Continuing, as in most new fandoms, to write All The Tropes for them ...

As Far As You Can Go (gen, 3000 words)
Also posted on AO3
Summary: Set a little after "No Surrender, No Retreat." Still trying to figure out how to navigate their new truce, G'Kar has the unpleasant experience of having to rescue Londo from a situation of his own making.



It had been less complicated, in a way, when G'Kar was simply ignoring Mollari. Truly astonishing, the number of places the man turned up, even on a station five miles long, but G'Kar merely continued with his business and affected not to notice him.
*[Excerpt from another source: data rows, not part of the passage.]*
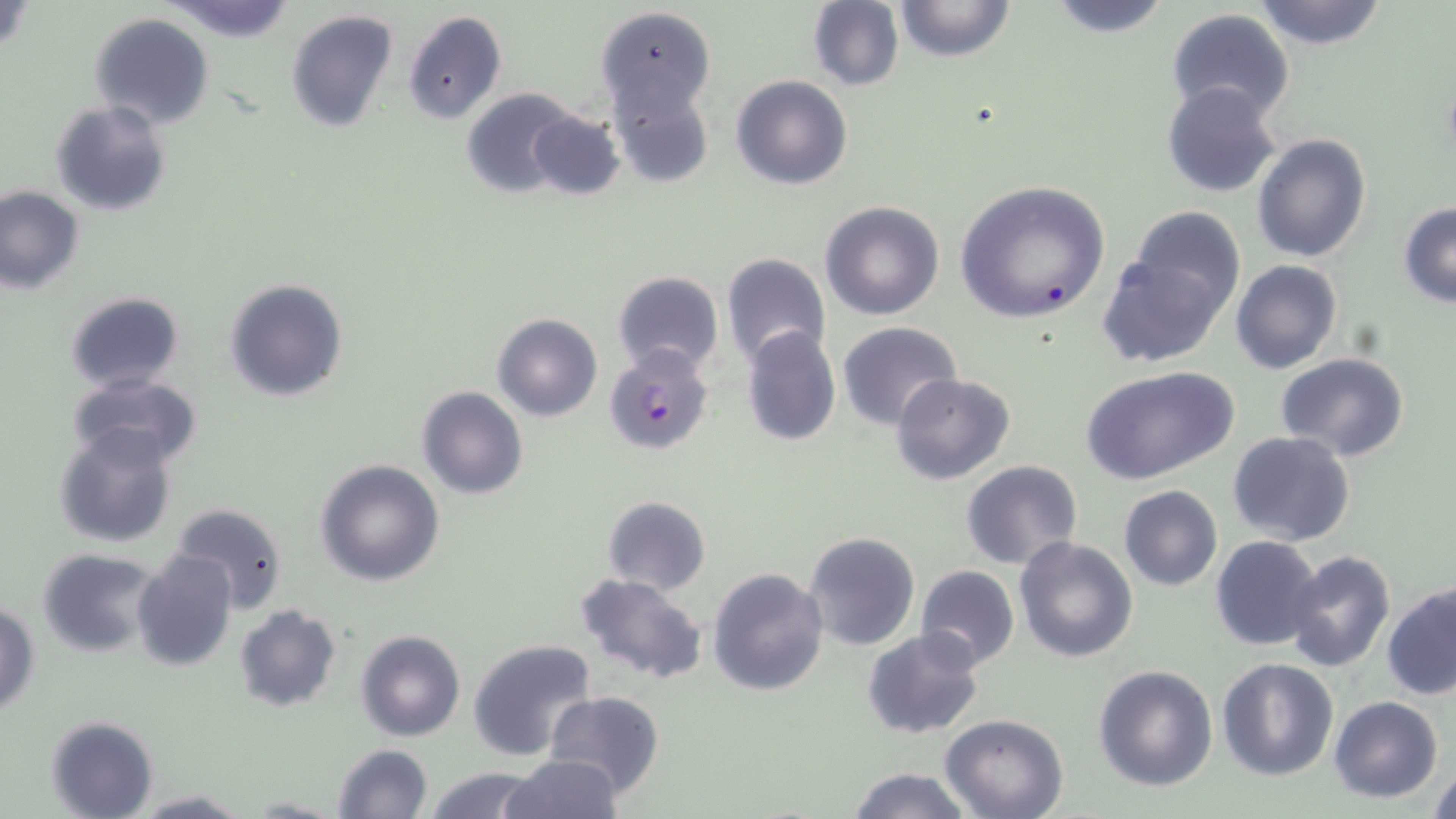

Plasmodium falciparum.

Summary:
  - Coordinate format: approximate bounding boxes as (x1, y1, x2, y2) in pixels
  - Plasmodium falciparum-infected red blood cell locations: (604, 345, 713, 456)
  - Uninfected red blood cell locations: (891, 0, 1017, 63), (1043, 0, 1174, 37), (1252, 0, 1390, 50), (165, 1, 298, 44), (806, 1, 904, 90), (594, 6, 717, 119), (1166, 9, 1296, 124), (285, 10, 398, 135), (403, 10, 507, 124), (89, 11, 215, 129), (731, 74, 853, 190), (607, 78, 715, 189), (1161, 82, 1283, 198), (461, 88, 583, 196), (50, 101, 173, 217), (528, 110, 625, 201), (1252, 132, 1372, 262), (955, 180, 1110, 326), (1, 185, 83, 294), (819, 200, 945, 320), (1398, 203, 1455, 308), (1124, 206, 1247, 325), (1100, 240, 1231, 368), (720, 252, 830, 372), (1231, 259, 1341, 373), (611, 270, 724, 376), (224, 279, 349, 403), (64, 291, 183, 393), (493, 314, 602, 422), (837, 322, 962, 430), (740, 326, 842, 448), (1274, 353, 1409, 460), (1080, 364, 1240, 486), (68, 372, 202, 469), (890, 373, 1016, 485), (415, 386, 528, 499), (52, 424, 181, 549), (1228, 432, 1356, 545), (314, 458, 445, 586), (960, 460, 1084, 570), (1118, 485, 1222, 590), (602, 495, 711, 595), (1134, 499, 1272, 615), (169, 502, 290, 614), (803, 531, 921, 651), (1014, 535, 1140, 662), (1211, 536, 1325, 653), (36, 548, 164, 659), (132, 549, 237, 671), (1284, 551, 1397, 674), (915, 564, 1018, 670), (707, 566, 830, 697), (573, 571, 709, 684), (1383, 580, 1456, 701), (1, 601, 39, 717), (233, 604, 341, 713), (861, 629, 986, 741), (355, 630, 466, 742), (467, 638, 597, 762), (1217, 657, 1339, 781), (1093, 664, 1218, 791), (544, 690, 664, 800), (1329, 696, 1443, 803), (940, 714, 1068, 819), (45, 715, 158, 819), (330, 743, 433, 819), (501, 754, 623, 819), (423, 766, 543, 819), (848, 767, 971, 819), (1426, 767, 1456, 817), (129, 790, 253, 817), (243, 794, 345, 817)
  - Field of view: single
  - Modality: light microscopy
  - Stain: May-Grünwald-Giemsa
  - Image size: 1456×819 pixels
  - Preparation: thin blood smear
  - Magnification: 1000x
Now .... now, things had changed, and there were irritating decisions to make. On the inevitable occasions when their paths crossed, should he continue to ignore him? Acknowledge him with a brief, tense nod? Would this result in Mollari, G'Quan forbid, actually talking to him? (The first time he made the mistake of making eye contact in the Zocalo, Mollari immediately changed his course to angle towards him, at which point G'Kar beat an inglorious retreat and decided to have dinner in his quarters instead.)

When he was avoiding Mollari as a matter of principle, it had felt dignified and honorable. He did not change his behavior at all; he simply moved through the station as if Mollari did not exist. His life and his routine did not need to alter in the slightest.
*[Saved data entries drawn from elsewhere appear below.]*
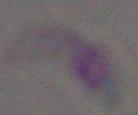

Summary:
  - Identification: Toxoplasma gondii
  - Modality: micrograph
  - Magnification: 1000x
Report the malaria status of this cell.
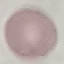
Uninfected.

Thin blood film. Acquired by smartphone through the microscope eyepiece. Cell patch, automatically extracted from a larger field of view and resized to 64 × 64 pixels. Giemsa-stained preparation.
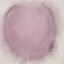
Result: no malaria parasites detected. Cell patch, automatically extracted from a larger field of view and resized to 64 × 64 pixels. Giemsa-stained preparation. Thin smear of blood. Acquired by smartphone through the microscope eyepiece.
Now that G'Kar was having to make the active decision of whether or not to avoid him every time, it was starting to feel petty and foolish. This annoyed him like an itch he couldn't scratch.

When he walked into the Dark Star and found Mollari already at a corner table with a Centauri girl who was obviously some sort of exotic dancer, G'Kar stopped for a moment and then resolutely continued to the bar. Mollari was paying little enough attention to anyone but his companion anyway. G'Kar ordered a drink. He was going to need one if he had to be subjected to this spectacle.

It was interesting, he thought, sipping a glass of taree and finding his gaze drawn repeatedly to Mollari's corner. Not that G'Kar was paying any particular attention to Mollari these days, but the man hadn't been flaunting his conquests around the station as in the old days. The heavy drinking and gambling were also, at least somewhat, things of the past. Although G'Kar was loath to admit any such thing, it was a more subdued, more mature Mollari who had come out the other side of the war and the Centauri coup.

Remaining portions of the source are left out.